WHAT TO WORK ON:
Can you retype everything in the data below, from the line containing "Automated Social Media" down to the line containing "Efficient Use of Space", leaving out the pictures?

EXTRACTED ENTRIES:
•••••

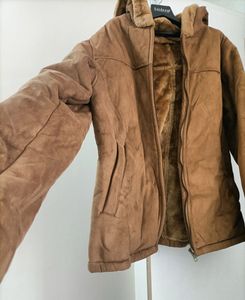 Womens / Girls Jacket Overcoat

•••••

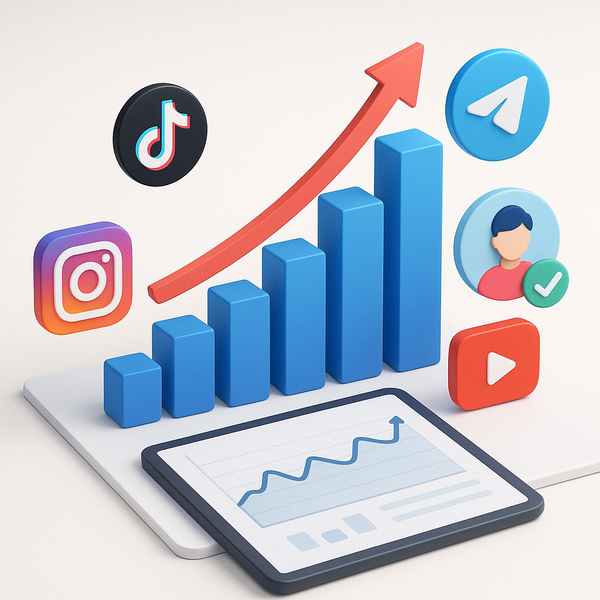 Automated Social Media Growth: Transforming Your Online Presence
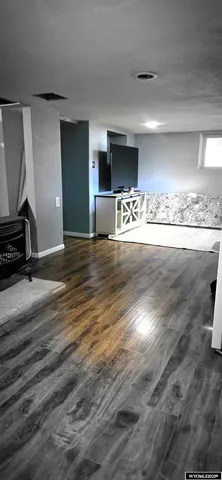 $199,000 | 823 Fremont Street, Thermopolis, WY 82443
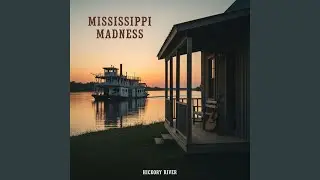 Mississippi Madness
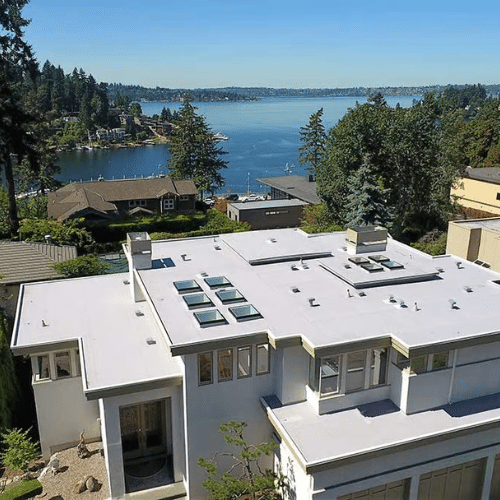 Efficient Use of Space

•••••

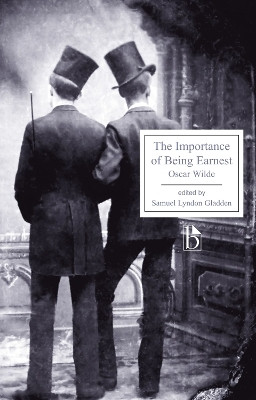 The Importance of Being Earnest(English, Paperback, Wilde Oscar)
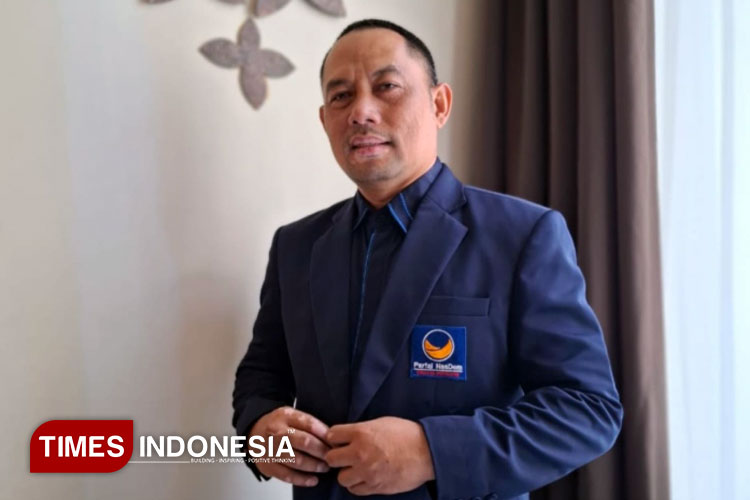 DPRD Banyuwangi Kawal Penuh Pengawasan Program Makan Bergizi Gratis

•••••

SOLUTION TO THE PROBLEM:
 Automated Social Media Growth: Transforming Your Online Presence
 $199,000 | 823 Fremont Street, Thermopolis, WY 82443
 Mississippi Madness
 Efficient Use of Space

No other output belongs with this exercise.